• _Written task_
In the mailing-list post below, copy the passage starting at "- If the abstract classes hold" and ending at "mess up MRO.", changing "MRO" to "method resolution order".

• _Excerpt_
....
[Python-3000] Discussions with no PEPs

Thomas Wouters thomas at python.org
Mon Mar 12 18:02:22 CET 2007


On 3/8/07, Bill Janssen <janssen at parc.com> wrote:

> There's an incomplete wiki page about a possible factoring of types at
> http://wiki.python.org/moin/AbstractBaseClasses.


The one thing that I have been unable to figure out (from that page, the
python-dev/python-3000 messages on the subject and talking with Guido) is
why ABCs are better than explicit interfaces like Twisted and Zope use. I
think mixing in abstract baseclasses in the normal inheritance tree is a
mistake, and if you have a separate tree, you really just have interfaces. I
can think of a half dozen nagging warts that will pop up with using ABCs
instead of interfaces, most of which I already griped to Guido about (but
failed to convince him.)

 - You can't take a third-party object, not participating in the
ABC/interface craze, and say 'it inherits from this ABC' (which you can do
for interfaces.)
 - If the abstract classes hold actual attributes (as is the suggestion, as
far as I can tell) rather than be completely empty, they can end up in the
middle of the inheritance tree and mess up MRO.
 - If the abstract classes are really completely empty, you need another
mechanism for figuring out what a particular abstract class entails.
....
• _Dataset content_
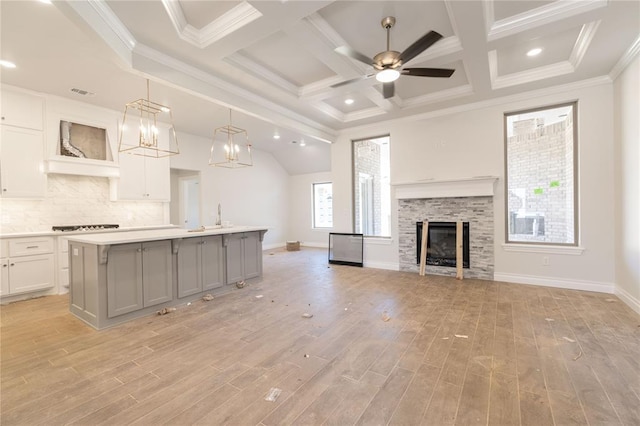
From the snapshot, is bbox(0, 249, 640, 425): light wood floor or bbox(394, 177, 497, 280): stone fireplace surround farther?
bbox(394, 177, 497, 280): stone fireplace surround

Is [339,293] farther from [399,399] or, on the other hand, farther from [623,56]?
[623,56]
....
• _Reply_
- If the abstract classes hold actual attributes (as is the suggestion, as
far as I can tell) rather than be completely empty, they can end up in the
middle of the inheritance tree and mess up method resolution order.